### REQUIREMENTS
[A] In the wireholder installation notes, what has to be done before mounting on vinyl siding over thin (1/4″) wood?
[B] Carry on the wireholder installation notes from their last sentence, keeping the same style.

### PROVIDED PASSAGE
-- Start --
3. Wood Pole / Wall Compatibility — Lag Screw Embedment

The 3/8″ lag screws need solid wood depth of at least 3 inches for full holding power. Typical 2″×6″ or 2″×4″ framing behind 7/8″ wood siding gives the required 3″ of solid wood — works for the vast majority of residential installations. Stucco or aluminum siding over a wood-frame wall works the same way (the siding doesn't provide hold, the underlying wood does). Brick / masonry / concrete walls need the masonry kit version (suffix -MK) with 3/8″ expansion anchors instead of lag screws. Vinyl siding over thin wood (1/4″) does NOT have adequate hold — install a 5/8″ backing block first, then mount the wireholder to the backing.

4. Cast Iron Saddle Teeth — Why They Bite, Why They Don't Damage

The saddle teeth look aggressive (they ARE; that's the point), but they're engineered to grip the conductor's jacket without penetrating to the metal beneath. The teeth are cast at ~30° rake angle with rounded peaks (the casting tool radius is 0.015″ minimum); under static service-drop tension (typically 80–200 lb), the teeth deform the jacket by ~0.020″ depth, which is well within the jacket's standard thickness (0.060″ for typical triplex). The deformation is permanent but not damaging — the conductor metal is never exposed, no moisture entry path is created, and the indentation gives the holder its grip. Conductor jacket NEC compliance (UL 854 service-drop cable spec) explicitly anticipates this contact pattern.
-- End --
### SUPPLIED MATERIAL
-- Start --
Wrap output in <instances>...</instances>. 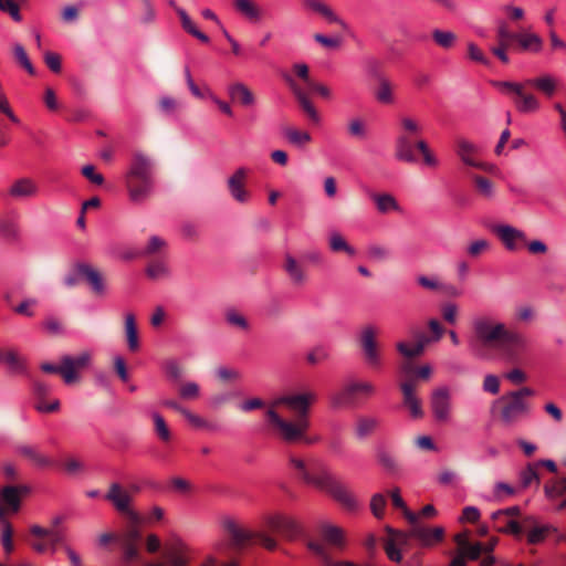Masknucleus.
-- End --
### ANSWERS GIVEN
[A] Install a 5/8″ backing block first, then mount the wireholder to the backing.

[B]
5. When NOT to Use Screw-Type — The Mast-Required Cases

Two scenarios force the more expensive mast-mounted approach. First: the customer's service entrance is on the upper floor of a multi-story building, requiring the service drop to enter at 25+ ft above grade; a service mast extends upward from the meter base to the required height, and the screw-type doesn't apply because there's no wood wall at the right elevation. Second: the building is brick or block construction with NO wood framing; the masonry kit (-MK suffix) works on brick but doesn't address the lack of insulation between the energized conductor and the grounded steel inside the wall — for those, mast-mount with a separate insulator is code-required. Otherwise, screw-type is the default, cheaper, faster choice.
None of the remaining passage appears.